Legal context

Under the Enterprise Act 2002, the Competition and Markets Authority (CMA) only has jurisdiction to review a transaction if a "relevant merger situation" has been created. A key criterion of a "relevant merger situation" is that two or more enterprises must have ceased to be distinct. Acquisitions of bare assets on their own do not give rise to ex ante merger control scrutiny (to ensure that the organic growth of business is not inappropriately hindered).

On 16 December, the UK's Supreme Court provided some useful guidance on 

  • What might be considered an 'enterprise' (as opposed to a collection of assets), and 
  • What legal relevance can to be attached to a cessation of trade by the relevant enterprise. 

Factual background 

SeaFrance, a wholly-owned subsidiary of Groupe SNCF (SNCF), operated ferries on the Dover-Calais route but went into liquidation in November 2011. Subsequently, the French courts formally ended SeaFrance's activities in January 2012. 
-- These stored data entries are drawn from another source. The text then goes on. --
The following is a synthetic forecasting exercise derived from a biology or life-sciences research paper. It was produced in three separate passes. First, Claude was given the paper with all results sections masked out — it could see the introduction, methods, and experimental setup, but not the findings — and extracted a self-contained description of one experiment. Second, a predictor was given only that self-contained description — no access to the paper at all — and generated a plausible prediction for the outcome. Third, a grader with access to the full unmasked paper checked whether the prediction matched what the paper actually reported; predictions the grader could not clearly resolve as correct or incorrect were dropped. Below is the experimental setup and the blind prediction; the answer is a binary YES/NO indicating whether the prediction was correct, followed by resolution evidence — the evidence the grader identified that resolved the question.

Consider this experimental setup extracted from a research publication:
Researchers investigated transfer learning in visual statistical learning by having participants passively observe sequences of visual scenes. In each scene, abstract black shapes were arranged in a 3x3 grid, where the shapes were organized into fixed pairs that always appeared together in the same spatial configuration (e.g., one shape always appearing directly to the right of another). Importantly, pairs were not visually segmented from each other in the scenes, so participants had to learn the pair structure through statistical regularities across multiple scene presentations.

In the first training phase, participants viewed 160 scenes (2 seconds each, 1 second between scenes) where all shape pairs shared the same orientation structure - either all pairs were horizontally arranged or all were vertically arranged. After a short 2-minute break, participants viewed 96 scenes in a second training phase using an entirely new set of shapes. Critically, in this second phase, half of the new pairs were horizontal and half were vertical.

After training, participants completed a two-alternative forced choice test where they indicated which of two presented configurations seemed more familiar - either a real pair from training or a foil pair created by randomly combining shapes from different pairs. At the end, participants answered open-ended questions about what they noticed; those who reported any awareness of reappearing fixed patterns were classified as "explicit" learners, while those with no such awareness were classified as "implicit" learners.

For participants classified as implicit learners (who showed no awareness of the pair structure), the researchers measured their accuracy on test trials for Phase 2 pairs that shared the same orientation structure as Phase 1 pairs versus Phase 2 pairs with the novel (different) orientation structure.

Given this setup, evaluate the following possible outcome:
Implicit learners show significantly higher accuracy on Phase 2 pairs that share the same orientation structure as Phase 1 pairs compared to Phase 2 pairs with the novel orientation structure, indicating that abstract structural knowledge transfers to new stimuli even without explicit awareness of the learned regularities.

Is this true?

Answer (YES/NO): NO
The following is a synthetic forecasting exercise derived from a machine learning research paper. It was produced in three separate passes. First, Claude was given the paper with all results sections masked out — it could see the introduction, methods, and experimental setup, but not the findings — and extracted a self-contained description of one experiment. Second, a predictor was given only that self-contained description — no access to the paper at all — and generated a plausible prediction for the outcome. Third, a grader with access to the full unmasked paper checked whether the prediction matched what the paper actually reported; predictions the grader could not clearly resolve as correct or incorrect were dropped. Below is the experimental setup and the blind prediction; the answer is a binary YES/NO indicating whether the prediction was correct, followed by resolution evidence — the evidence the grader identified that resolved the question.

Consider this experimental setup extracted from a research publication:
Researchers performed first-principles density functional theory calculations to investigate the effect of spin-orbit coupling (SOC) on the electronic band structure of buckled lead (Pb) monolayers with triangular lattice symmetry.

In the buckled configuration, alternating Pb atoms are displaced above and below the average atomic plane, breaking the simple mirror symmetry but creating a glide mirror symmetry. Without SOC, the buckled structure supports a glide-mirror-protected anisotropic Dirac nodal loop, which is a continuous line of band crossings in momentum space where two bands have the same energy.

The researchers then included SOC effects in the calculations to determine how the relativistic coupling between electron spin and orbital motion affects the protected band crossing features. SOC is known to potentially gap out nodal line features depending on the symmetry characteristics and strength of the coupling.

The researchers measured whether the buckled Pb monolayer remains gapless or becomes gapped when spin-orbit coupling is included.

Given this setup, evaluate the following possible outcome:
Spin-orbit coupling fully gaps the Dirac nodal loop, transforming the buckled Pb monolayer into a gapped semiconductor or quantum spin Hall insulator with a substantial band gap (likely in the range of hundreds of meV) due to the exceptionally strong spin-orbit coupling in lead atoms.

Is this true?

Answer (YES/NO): YES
Groupe Eurotunnel S.A. (GET) acquired a substantial part of the SeaFrance assets; including three ferries, various IP rights, IT software and hardware, office equipment and customer lists and records. In addition, many of the former SeaFrance employees found subsequent employment working on the ferries that GET had acquired from SeaFrance (even though they had not been transferred as part of the transaction and had in fact been made redundant by the French court). SNCF had also agreed to pay an "indemnity" of 25,000 EUR for each former SeaFrance employee that was subsequently re-deployed on the former SeaFrance vessels. 

The case came before the Supreme Court because the relevant UK competition authority (now the Competition and Markets Authority - CMA) investigated the transaction on the basis that it considered a "relevant merger situation" existed and imposed remedies on the parties. The decision and remedies were challenged before the Competition Appeal Tribunal (CAT), then the Court of Appeal and ultimately before the Supreme Court. 
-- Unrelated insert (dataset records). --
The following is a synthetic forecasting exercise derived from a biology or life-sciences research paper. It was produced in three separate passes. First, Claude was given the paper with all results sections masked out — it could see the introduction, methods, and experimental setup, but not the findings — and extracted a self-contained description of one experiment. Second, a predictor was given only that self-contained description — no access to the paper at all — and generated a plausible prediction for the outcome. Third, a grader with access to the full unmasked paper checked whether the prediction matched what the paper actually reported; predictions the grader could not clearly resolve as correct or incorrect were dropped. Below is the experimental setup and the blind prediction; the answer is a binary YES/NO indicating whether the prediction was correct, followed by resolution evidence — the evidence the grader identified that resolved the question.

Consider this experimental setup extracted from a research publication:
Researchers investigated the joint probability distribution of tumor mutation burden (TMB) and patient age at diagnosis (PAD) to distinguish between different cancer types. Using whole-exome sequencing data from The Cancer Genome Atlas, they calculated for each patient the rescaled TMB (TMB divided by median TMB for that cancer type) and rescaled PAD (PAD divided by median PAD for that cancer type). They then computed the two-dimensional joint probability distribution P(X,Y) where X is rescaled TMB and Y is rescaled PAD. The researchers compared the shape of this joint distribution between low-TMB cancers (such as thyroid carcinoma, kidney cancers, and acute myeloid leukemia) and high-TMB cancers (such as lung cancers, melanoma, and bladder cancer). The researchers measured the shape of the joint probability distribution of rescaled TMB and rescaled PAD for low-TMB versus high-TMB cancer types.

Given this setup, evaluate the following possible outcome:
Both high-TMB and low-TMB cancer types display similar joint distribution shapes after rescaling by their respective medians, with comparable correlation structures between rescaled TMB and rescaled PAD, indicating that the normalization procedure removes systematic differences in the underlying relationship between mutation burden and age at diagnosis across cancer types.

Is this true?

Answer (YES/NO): NO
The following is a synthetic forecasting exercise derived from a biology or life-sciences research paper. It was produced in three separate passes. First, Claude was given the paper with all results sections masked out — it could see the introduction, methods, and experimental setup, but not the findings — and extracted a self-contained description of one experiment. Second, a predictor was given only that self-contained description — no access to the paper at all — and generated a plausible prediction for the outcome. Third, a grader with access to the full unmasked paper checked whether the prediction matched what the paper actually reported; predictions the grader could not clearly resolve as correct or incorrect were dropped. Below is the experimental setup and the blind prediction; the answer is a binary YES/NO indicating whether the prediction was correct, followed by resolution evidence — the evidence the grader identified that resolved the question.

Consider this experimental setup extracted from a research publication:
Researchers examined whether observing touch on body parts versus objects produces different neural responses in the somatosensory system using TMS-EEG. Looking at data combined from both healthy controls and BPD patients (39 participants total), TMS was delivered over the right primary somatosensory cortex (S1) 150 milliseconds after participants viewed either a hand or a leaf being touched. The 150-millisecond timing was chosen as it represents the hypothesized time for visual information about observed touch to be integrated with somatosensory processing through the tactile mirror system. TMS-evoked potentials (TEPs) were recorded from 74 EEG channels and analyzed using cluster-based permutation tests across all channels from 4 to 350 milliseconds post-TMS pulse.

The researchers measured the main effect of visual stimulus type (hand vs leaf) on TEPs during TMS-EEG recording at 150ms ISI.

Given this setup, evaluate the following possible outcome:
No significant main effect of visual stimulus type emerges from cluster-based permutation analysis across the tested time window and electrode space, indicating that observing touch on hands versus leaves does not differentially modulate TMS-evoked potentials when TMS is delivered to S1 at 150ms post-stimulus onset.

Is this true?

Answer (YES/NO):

The Supreme Court, in reviewing the Court of Appeal's findings (that a relevant merger situation had not arisen) made various relevant pronouncements, notably in relation to what might be considered to be an 'enterprise' (as opposed to 'bare assets') and what the legal relevance was of a cessation of trade. 

'Bare assets' or an 'enterprise' 

The Supreme Court established two criteria in order to determine whether an acquisition of a collection of assets constitutes an acquisition of an 'enterprise'. Firstly, the company must obtain something more than merely assets that it could otherwise have acquired separately on the open market. Secondly, this extra value must stem from the fact that the collection of assets was previously employed in combination in the activities of the target enterprise. There must, in other words, be some 'economic continuity' between the previous business activities and the collection of acquired assets. The acquisition must be such that "economically the whole is greater than the sum of its parts". 

Legal relevance of a cessation of trade

The Supreme Court further confirmed that the applicability of the Enterprise Act 2002 was not limited to acquisitions of an enterprise as a going concern. As such, the fact that SeaFrance had ceased trading prior to the acquisition was not decisive. However, the court noted that the longer the interval between the enterprise's cessation of trade and the acquisition of control over the assets, the higher the likelihood that the acquisition is of bare assets. 

There is no requirement that the enterprise must have carried out its activities at a particular time eg at the time of the transaction. However, in order for a collection of assets to qualify as an enterprise, a residual capacity to carry out the business activities must remain. In the words of the CAT, the "members of an enterprise" must remain. 

The Supreme Court emphasised that if the UK merger control regime could not apply to cases where the relevant activities have ceased before the time of the concentration, it would severely limit the regime's effectiveness and scope. The following examples of temporary cessation of business not being decisive were noted: 

  • Seasonal businesses which only operate for parts of the year, and where the concentration occurs when the business is not trading
  • Where a business has gone into liquidation and has been temporarily mothballed by the liquidator in the hope that a purchaser can be found for the whole business, and  
  • Where an entity cease trading before an anticipated merger with the specific intention to evade scrutiny under the UK merger control system. 

The Supreme Court allowed the appeal and held that the authority had not acted irrationally in finding that a "relevant merger situation" had arisen as it had sufficient facts before it demonstrating that the cessation was not decisive.   

Conclusion  

The Supreme Court has provided some much needed clarity to the concept of an 'enterprise' and what impact a cessation of trade has. The case confirms that a business does not need to be transferred as a going concern in order to be an 'enterprise' for the purposes of UK merger control. 

The case also highlights that careful analysis needs to be carried out on the asset(s) being acquired and the economic context surrounding the acquisition to determine: 

  • Whether the acquisition is genuinely a collection of assets, devoid of any link to a previous activity, or 
  • Whether there is an "economic continuity" between the assets and the previously operated enterprise. 

If there is economic continuity between the cessation of one enterprise and the resumption/initiation of another, then the transaction is not beyond the reach of the UK merger control regime.